L’acquisizione dei file, a cui da ieri in Egitto sta lavorando un pool di tecnici russi, durerà due settimane. E alle operazioni sta partecipando anche il pm Sergio Colaiocco, titolare dell’indagine della Procura di Roma, arrivato ieri mattina al Cairo. Alla fine, una copia forense dei 108 terabyte delle immagini (una quantità enorme) sarà consegnata alla magistratura italiana, come promesso dal procuratore generale Ahmed Nabil Sadek in un recente colloquio telefonico con il procuratore capo di Roma Giuseppe Pignatone. È stata la procura della capitale, nella prima rogatoria inviata da piazzale Clodio nel febbraio del 2016, a chiedere che le immagini estrapolate non riguardino solo il tratto compreso tra le stazioni Dokki, nel quartiere dove Giulio viveva e da dove fece l’ultima chiamata prima del sequestro, e El Bohoth, dove era diretto la sera della scomparsa, ma l’intero percorso della linea 2 della metro tra le 19 e le 21.

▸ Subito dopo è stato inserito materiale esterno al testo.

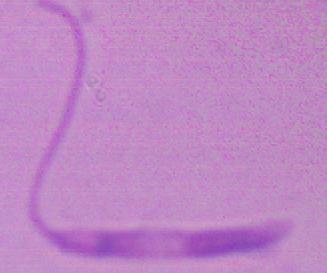
Captured at 1000x magnification. Photomicrograph. A Leishmania parasite is shown.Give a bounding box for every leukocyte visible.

«È un giorno cruciale per le indagini sul sequestro, tortura ed omicidio di Giulio Regeni – sottolinea la legale della famiglia Regeni, Alessandra Ballerini – Potremmo già capire se i dati siano stati manomessi, se ci troviamo di fronte a un bluff o se faremo un passo avanti».
Intanto prosegue lo sciopero della fame della madre di Giulio, Paola Defendi, che da lunedì ha intrapreso questa forma di protesta contro l’arresto per terrorismo di Amal Fathy, moglie di Mohamed Lotfy, il direttore esecutivo dell’Ong “Commissione egiziana per i diritti e le libertà (Ecrf)” che assiste la famiglia Regeni al Cairo. Secondo Paola, l’arresto di Amal – rea di aver pubblicato su internet varie critiche e per questo accusata di terrorismo, col rischio della pena di morte – ha un significato preciso: «Vuol dire che siamo molto vicini alla verità».
Con lei starebbero digiunando altre 200 persone. A più di 2 anni dall’omicidio, anche se una verità ufficiale ancora non c’è, chi indaga in Italia è convinto che Giulio sia morto, dopo le torture, per gli studi che faceva, una ricerca che lo ha messo in contatto con persone che ne hanno segnato il destino.